begin Selected excerpt

# play biting



## helen (Apr 13, 2011)

anyone any tips on how to stop play biting poppy only 8 weeks doesnt do it with adults but kids aged 9 and 11 suffering!she must think they are littermates i think also pulling their clothes when excited and playing doesnt let go has to be removed kids have started sqeauking loudly like puppies and she does take more notice (son aged 11 not as comfortable as his sister who has perfected it!)any advice much welcomed apart from this she is a darling and catching on to training fast made herself very much at home and not phased by anything as yet breeder did say she was a "confident little madam" we love her to bits


----------



## embee (Dec 27, 2010)

This is a useful article http://www.crickethollowfarm.com/biteinhib.htm

Also I taught my little one, who was 4 when we got Flo, to turn her back and put her hands in the air to stop Flo jumping up and nipping so her little flappy hands couldn't be reached.

I imagine a girl would be better at the squealing to stop them biting than a boy!

It's all worth it in the end. Flo is now 16 months and I watched her standing in the trampoline yesterday with my 5 year old girl who was jumping up and down, pulling her, holding her paws to try and make her jump up and down and Flo just stayed calm, still and took it all without jumping or mouthing Elli once.


----------



## Tressa (Aug 31, 2010)

Thats a great article, Mandy - very useful. BTW cant believe Flo is a 'senior cockapoo' at her age


----------



## embee (Dec 27, 2010)

Tressa said:


> Thats a great article, Mandy - very useful. BTW cant believe Flo is a 'senior cockapoo' at her age


No silly - it's me who's the Senior Cockapoo - they give you a different status based on the number of posts not based on your dogs age. Wilfiboy is a veteran as she spends so much time mooching about on the forum!! Don't know what we become after veteran - dread to think!!!!!!


----------



## embee (Dec 27, 2010)

Tressa said:


> Thats a great article, Mandy - very useful. BTW cant believe Flo is a 'senior cockapoo' at her age


No silly - it's me who's the Senior Cockapoo  - they give you a different status based on the number of posts not based on your dogs age. Wilfiboy is a veteran as she spends so much time mooching about on the forum!! Don't know what we become after veteran - dread to think!!!!!!

end Selected excerpt
begin Data extract

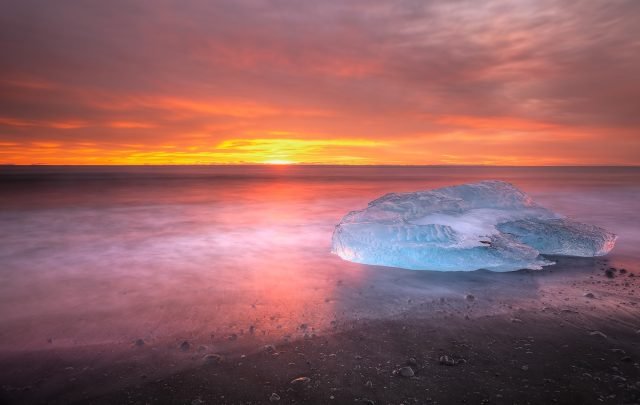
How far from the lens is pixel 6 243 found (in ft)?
38.1

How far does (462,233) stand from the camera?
8500mm

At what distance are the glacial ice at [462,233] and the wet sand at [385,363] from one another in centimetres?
216

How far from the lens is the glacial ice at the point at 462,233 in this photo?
26.4ft

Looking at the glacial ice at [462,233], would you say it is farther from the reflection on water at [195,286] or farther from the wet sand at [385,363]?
the wet sand at [385,363]

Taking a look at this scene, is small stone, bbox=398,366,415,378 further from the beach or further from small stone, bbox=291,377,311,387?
small stone, bbox=291,377,311,387

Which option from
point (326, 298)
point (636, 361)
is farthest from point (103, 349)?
point (636, 361)

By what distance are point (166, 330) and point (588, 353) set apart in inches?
204

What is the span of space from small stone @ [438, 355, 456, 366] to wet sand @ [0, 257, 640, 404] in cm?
1

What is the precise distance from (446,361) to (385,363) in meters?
0.66

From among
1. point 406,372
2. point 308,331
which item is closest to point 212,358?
point 308,331

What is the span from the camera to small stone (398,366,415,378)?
394 cm

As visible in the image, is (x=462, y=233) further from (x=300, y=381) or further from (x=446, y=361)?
(x=300, y=381)

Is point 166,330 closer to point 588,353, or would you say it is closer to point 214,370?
point 214,370

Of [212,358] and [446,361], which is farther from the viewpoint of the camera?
[212,358]
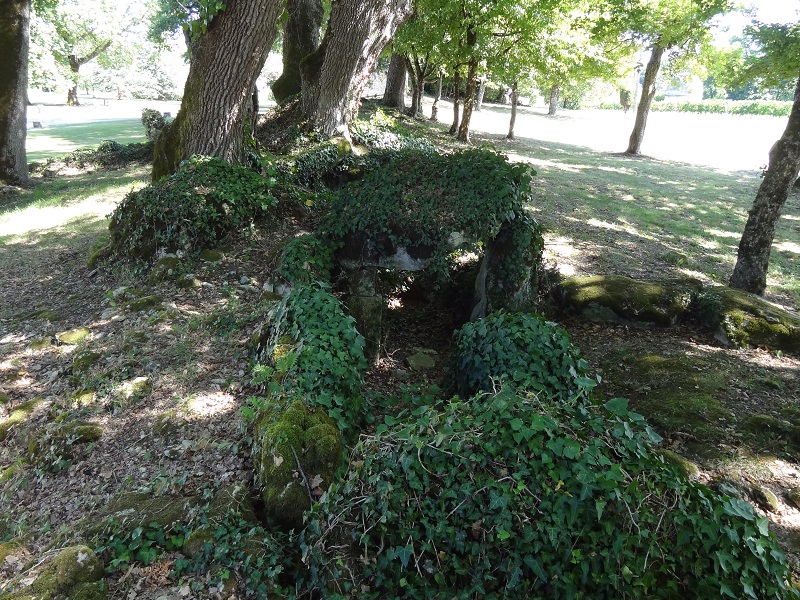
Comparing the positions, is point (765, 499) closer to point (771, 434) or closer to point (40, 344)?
point (771, 434)

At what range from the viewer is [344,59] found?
10250mm

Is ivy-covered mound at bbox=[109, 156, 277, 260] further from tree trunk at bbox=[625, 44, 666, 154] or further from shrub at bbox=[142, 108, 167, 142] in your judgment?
tree trunk at bbox=[625, 44, 666, 154]

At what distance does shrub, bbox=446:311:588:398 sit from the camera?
430 centimetres

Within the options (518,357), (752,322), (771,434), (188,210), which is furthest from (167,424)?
(752,322)

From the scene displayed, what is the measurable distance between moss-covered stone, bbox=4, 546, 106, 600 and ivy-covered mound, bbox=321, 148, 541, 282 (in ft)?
13.8

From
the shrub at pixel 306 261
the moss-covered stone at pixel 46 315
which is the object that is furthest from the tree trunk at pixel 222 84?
the shrub at pixel 306 261

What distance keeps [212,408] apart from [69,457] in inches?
44.7

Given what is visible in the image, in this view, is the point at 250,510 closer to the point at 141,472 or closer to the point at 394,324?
the point at 141,472

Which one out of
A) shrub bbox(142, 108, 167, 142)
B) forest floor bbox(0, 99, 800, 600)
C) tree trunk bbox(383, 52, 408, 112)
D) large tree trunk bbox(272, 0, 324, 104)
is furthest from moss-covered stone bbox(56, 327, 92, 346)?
tree trunk bbox(383, 52, 408, 112)

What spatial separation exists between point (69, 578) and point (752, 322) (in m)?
7.58

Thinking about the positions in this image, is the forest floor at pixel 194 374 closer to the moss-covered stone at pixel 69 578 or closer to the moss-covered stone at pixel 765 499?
the moss-covered stone at pixel 765 499

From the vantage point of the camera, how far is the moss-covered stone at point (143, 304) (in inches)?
250

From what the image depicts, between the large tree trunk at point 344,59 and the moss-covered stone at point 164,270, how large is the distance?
15.6 ft

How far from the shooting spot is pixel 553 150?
2236 cm
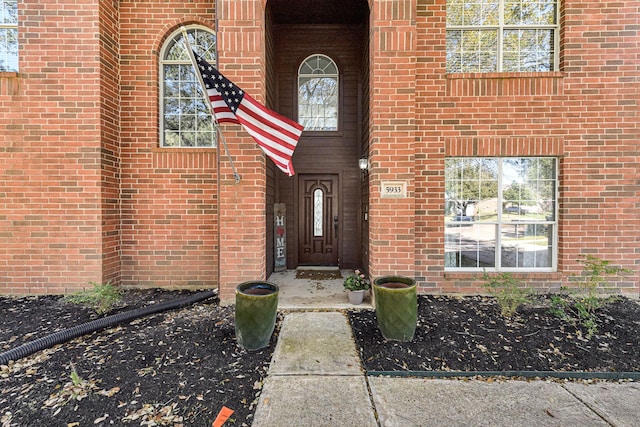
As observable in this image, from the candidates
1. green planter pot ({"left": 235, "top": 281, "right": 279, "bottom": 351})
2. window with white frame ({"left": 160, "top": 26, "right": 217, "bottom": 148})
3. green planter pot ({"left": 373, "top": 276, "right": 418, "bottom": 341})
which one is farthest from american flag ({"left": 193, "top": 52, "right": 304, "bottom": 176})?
green planter pot ({"left": 373, "top": 276, "right": 418, "bottom": 341})

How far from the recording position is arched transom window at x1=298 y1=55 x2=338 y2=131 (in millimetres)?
6762

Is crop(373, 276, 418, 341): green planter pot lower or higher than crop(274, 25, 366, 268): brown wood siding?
lower

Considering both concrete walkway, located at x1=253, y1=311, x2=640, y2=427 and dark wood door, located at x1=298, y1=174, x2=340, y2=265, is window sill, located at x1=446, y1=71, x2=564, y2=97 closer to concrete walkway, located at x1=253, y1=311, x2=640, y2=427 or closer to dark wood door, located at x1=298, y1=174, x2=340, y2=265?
dark wood door, located at x1=298, y1=174, x2=340, y2=265

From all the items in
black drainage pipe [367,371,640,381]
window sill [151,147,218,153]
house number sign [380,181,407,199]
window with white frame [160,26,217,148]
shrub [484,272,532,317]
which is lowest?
black drainage pipe [367,371,640,381]

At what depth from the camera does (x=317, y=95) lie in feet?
22.3

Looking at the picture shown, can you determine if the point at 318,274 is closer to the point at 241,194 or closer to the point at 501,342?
the point at 241,194

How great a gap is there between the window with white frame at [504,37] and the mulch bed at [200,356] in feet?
12.9

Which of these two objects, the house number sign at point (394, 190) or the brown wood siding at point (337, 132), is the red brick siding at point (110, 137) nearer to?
the brown wood siding at point (337, 132)

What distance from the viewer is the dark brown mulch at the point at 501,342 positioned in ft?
9.76

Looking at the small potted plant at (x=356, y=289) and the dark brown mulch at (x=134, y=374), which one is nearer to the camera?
the dark brown mulch at (x=134, y=374)

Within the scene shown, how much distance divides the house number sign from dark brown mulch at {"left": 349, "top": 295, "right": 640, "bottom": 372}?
5.57ft

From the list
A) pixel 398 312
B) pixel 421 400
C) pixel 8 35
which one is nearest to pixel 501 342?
pixel 398 312

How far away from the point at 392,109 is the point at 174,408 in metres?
4.37

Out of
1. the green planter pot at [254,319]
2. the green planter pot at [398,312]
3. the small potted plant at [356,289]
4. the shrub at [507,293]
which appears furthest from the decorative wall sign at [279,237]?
the shrub at [507,293]
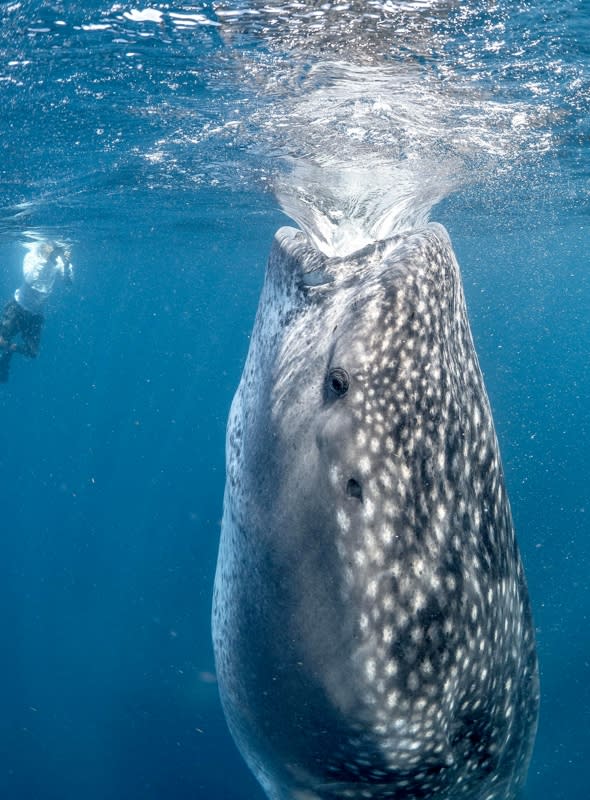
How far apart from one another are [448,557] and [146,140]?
432 inches

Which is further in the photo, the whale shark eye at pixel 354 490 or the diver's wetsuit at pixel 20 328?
the diver's wetsuit at pixel 20 328

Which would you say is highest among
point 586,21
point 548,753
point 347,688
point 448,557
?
point 586,21

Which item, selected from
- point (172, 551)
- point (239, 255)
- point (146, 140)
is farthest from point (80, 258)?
point (146, 140)

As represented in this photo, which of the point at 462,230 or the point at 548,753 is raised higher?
the point at 462,230

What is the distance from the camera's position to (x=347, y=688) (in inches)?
91.4

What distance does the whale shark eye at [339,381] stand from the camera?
2219 millimetres

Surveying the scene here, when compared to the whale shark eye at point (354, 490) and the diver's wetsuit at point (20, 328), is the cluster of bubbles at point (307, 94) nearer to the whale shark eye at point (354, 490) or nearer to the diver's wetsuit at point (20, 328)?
the whale shark eye at point (354, 490)

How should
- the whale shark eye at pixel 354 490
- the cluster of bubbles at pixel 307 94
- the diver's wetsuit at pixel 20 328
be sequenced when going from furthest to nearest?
the diver's wetsuit at pixel 20 328, the cluster of bubbles at pixel 307 94, the whale shark eye at pixel 354 490

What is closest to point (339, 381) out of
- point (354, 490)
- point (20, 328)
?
point (354, 490)

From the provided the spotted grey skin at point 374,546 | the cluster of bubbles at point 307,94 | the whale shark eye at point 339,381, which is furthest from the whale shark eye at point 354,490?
the cluster of bubbles at point 307,94

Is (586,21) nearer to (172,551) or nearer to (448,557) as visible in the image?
(448,557)

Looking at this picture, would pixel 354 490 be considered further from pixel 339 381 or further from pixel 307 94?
pixel 307 94

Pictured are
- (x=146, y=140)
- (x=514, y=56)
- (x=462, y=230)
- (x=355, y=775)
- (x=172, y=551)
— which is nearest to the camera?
(x=355, y=775)

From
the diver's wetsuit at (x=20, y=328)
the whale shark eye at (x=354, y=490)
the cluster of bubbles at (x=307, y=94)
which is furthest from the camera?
the diver's wetsuit at (x=20, y=328)
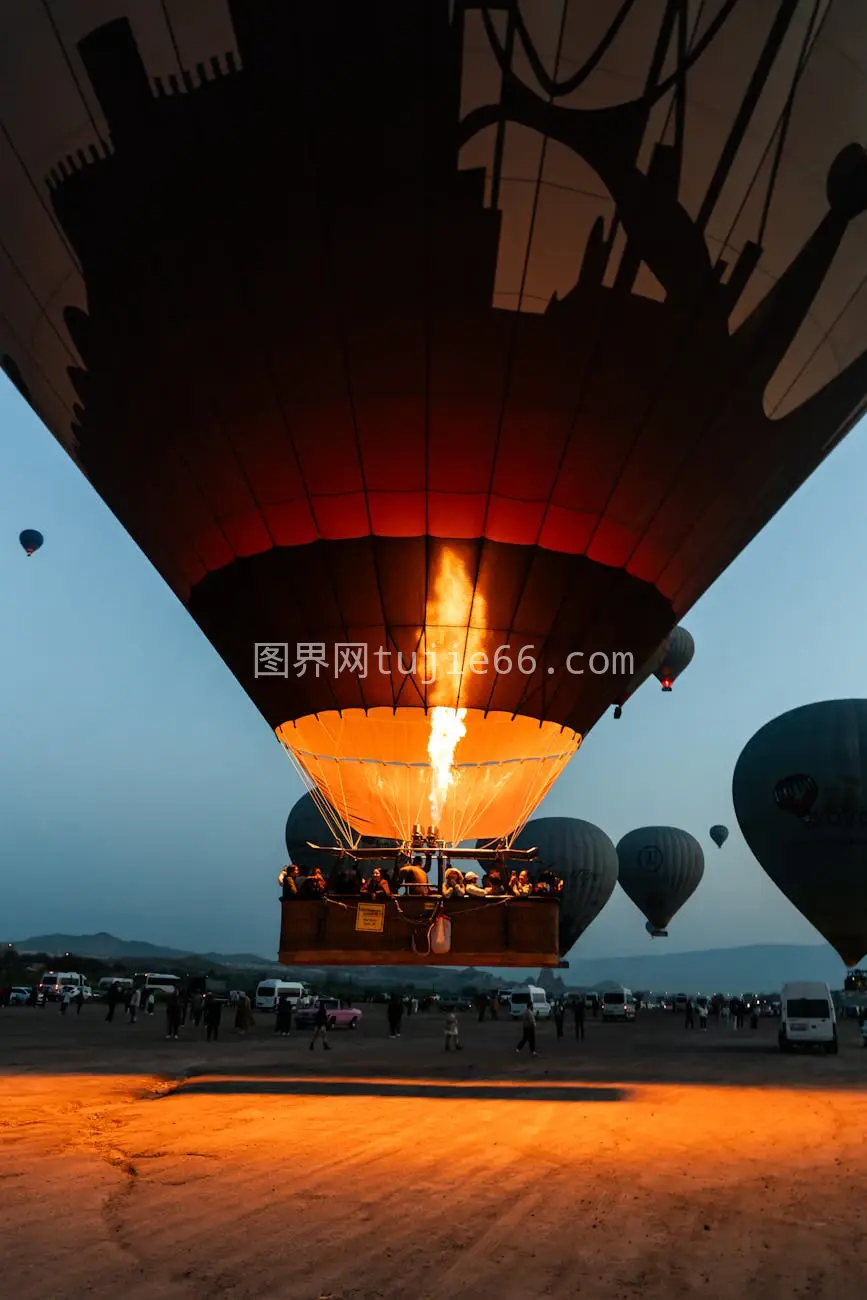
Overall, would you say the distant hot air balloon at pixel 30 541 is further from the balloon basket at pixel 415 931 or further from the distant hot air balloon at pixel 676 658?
the balloon basket at pixel 415 931

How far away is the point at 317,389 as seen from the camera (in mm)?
10922

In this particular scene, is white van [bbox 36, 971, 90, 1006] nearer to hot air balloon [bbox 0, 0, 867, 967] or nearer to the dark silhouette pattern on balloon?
the dark silhouette pattern on balloon

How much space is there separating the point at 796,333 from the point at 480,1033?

end Data extract

**Set tasks:**
**a)** Edit the play-biting thread from "This is a useful" to "(Aug 31, 2010)", changing "trampoline" to "garden".
**b)** Resume the play-biting thread after its final post.
The rows are separate material and have no connection to the play-biting thread.

**Solved problems:**
**a)**
This is a useful article http://www.crickethollowfarm.com/biteinhib.htm

Also I taught my little one, who was 4 when we got Flo, to turn her back and put her hands in the air to stop Flo jumping up and nipping so her little flappy hands couldn't be reached.

I imagine a girl would be better at the squealing to stop them biting than a boy!

It's all worth it in the end. Flo is now 16 months and I watched her standing in the garden yesterday with my 5 year old girl who was jumping up and down, pulling her, holding her paws to try and make her jump up and down and Flo just stayed calm, still and took it all without jumping or mouthing Elli once.


----------



## Tressa (Aug 31, 2010)

**b)**
Oh not that sure why my post has appeared twice.


----------



## Tressa (Aug 31, 2010)

Gosh, how confusing - here am I - an ancient crone, and I'm just an 'adult cockapoo'. Hadn't paid much attention to it before now - thats so amusing


----------



## alfiedoo (Sep 6, 2010)

Hi Helen

Poppy looks gorgeous! Love her colouring! When we got Alfie were really surprised at how much mouthing he did towards us when we stroked or played with him. We were advised to have a toy handy which Alfie could focus the mouthing on instead of our hands. This really did work together with the squealing and stopping play. We also had to tell our youngest to try not to get too excited and hype Alfie up as his just made the biting worse. They do grow out of it so dont worry!


----------



## Enneirda. (Mar 5, 2010)

Here's a nice vid about puppy biting. http://www.youtube.com/watch?v=c77--cCHPyU Loved the article Mandy!


----------



## weez74 (Feb 9, 2011)

Hi,

My kids are three and two and totally ignore me when I tell them to keep calm around Rosie. But, Rosie has grown out of a lot of the really annoying puppy behaviour already, at 4 months, thankfully.


----------



## helen (Apr 13, 2011)

Thanks for all advice will try kids always having toy as well as stopping play and intervening article great Mandy thanks.She is eager to please so sure we will get there .thanks for compliments on coat colour hope it stays same as quite deep red colour and she let me groom her all over last night with no mouthing will try put current pic on thanks again.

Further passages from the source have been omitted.